Le traité de l’Atlantique Nord, du 4 avril 1949, était un traité de défense limité aux États-Unis et à l’Europe occidentale. Pendant la Guerre froide, non sans arrières-pensées bien entendu, il a revêtu un caractère défensif au sein de l’équilibre de la terreur. Mais à partir de 1991, les bombes otaniennes ont commencé à pleuvoir de plus en pus fréquemment et de plus en plus nombreuses, tant en Europe que hors d’Europe. Le jeudi 18 février 2021, dans un étude rédigée à la demande de son secrétaire général Jens Stoltenberg , le projet OTAN 2030 a été mis sur la table. Son orientation a été confirmée lors du sommet de Madrid les 28, 29 et 30 juin 2022. Il ne s’agit pas d’une révolution, mais de l’aboutissement d’une longue évolution, qui consacrée par la guerre en Ukraine et l’extension de la tutelle otanienne jusqu’aux eaux du Pacifique. Stoltenberg a déclaré crûment, le 16 juin 2022 : « Nous allons également décider d’un nouveau concept stratégique pour l’OTAN, en arrêtant notre position sur la Russie, sur les nouveaux défis et, pour la première fois, sur la Chine ». « Global NATO », l’OTAN à l’échelle du monde, illusion impériale assumée.

Deux faits significatifs :

Le premier, lorsque deux installations de radars russes d’alerte stratégique précoce, sur les dix que possède la Russie, ont été frappés par les ukrainiens à Armavir et à Orsk, en juin.

C’est un système de protection contre des missiles intercontinentaux, par delà le champ de la guerre en Ukraine même. Ainsi, nécessairement parrainés et guidés par des experts de l’OTAN, des militaires d’un pays frontière de la Russie ont montré qu’ils étaient prêts à aveugler la défense intercontinentale d’un adversaire disposant de toute la panoplie de l’armement nucléaire.

Je souligne que 2 juin 2020, le Président russe Vladimir Poutine a signé un décret intitulé « Principes fondamentaux de la politique de l’État de la Fédération de Russie sur la dissuasion nucléaire » stipulant que le le recours au nucléaire serait justifié par « l’attaque de l’adversaire contre les sites gouvernementaux ou militaires critiques de la Fédération de Russie, dont la perturbation saperait les actions de rétorsion des forces nucléaires ».

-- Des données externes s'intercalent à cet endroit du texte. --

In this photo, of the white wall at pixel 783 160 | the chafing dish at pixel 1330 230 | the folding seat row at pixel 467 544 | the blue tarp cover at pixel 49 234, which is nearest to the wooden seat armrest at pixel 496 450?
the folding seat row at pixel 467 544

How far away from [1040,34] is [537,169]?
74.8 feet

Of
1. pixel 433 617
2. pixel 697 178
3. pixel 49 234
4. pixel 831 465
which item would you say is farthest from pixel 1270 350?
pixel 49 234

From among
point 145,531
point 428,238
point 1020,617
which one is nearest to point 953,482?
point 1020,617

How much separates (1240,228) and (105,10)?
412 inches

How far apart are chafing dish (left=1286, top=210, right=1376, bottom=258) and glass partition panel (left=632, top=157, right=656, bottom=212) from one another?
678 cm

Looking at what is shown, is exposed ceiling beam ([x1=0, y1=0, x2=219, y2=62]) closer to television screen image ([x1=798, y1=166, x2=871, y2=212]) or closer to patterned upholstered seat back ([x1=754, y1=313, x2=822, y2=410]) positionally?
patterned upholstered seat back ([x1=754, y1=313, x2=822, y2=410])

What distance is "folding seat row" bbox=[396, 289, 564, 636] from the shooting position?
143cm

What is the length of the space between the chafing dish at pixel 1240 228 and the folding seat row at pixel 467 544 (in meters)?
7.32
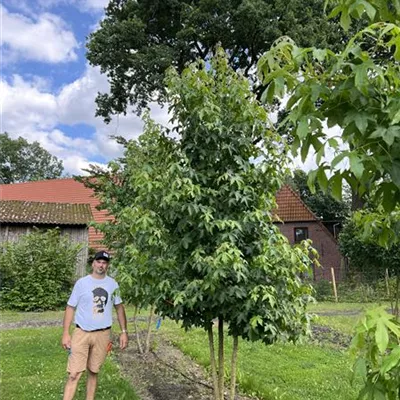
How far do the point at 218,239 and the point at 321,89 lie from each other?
8.83 ft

Or c’est bien le cas ici. Une ligne rouge a été franchie. Il faut se féliciter de la retenue manifestée par les militaires russes et sans doute américains, alors que l’on joue avec le feu. En se disant cependant qu’aujourd’hui, c’est pire : Joe Biden et Anthony Blinken ayant laissé entendre que les Etats-Unis vont désormais passer à une doctrine de menace éventuelle de première frappe, Vladimir Poutine et Serguei Lavrov en ont conclu que la Russie devrait adapter sa propre doctrine. C’est une situation aussi dangereuse que lors de la crise des missiles de Cuba en 1962, sauf que cette fois ce sont les intérêts vitaux de la Russie et non des Etats-Unis qui sont menacés et que nous autres européens sommes aux premières loges.

Le second fait significatif est la décision récente annoncée par le chancelier allemand suivant laquelle les Etats-Unis ont décidé de déployer sur le territoire allemand, en 2026, des missiles de longue portée susceptibles de frapper en profondeur le territoire russe.

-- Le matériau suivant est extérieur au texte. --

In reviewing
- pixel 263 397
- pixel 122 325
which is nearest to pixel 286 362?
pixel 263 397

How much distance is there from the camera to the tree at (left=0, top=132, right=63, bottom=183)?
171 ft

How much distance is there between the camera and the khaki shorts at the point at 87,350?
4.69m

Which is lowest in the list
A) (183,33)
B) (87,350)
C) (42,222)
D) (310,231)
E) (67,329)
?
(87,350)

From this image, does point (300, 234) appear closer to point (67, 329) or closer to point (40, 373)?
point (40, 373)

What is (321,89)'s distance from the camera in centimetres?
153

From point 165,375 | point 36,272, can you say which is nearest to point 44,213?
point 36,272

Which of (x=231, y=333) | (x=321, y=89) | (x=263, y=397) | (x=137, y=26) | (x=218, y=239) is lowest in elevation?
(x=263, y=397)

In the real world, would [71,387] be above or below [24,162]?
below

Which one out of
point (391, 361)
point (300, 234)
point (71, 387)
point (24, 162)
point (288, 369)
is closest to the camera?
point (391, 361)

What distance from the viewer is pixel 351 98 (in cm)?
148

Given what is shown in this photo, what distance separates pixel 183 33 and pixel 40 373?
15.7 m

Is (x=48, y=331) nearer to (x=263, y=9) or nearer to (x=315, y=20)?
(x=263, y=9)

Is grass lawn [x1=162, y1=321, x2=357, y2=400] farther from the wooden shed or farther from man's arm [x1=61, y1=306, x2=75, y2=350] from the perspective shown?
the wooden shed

Sans débat public en Allemagne, au Parlement ou ailleurs, et sans que leurs alliés européens, dont nous, aient été apparemment consultés, contrairement aux consultations effectivement réalisées pendant la Guerre froide, au moment du déploiement des Pershing pour contrer les SS20 soviétiques ! Les dirigeants russes y voient un casus belli.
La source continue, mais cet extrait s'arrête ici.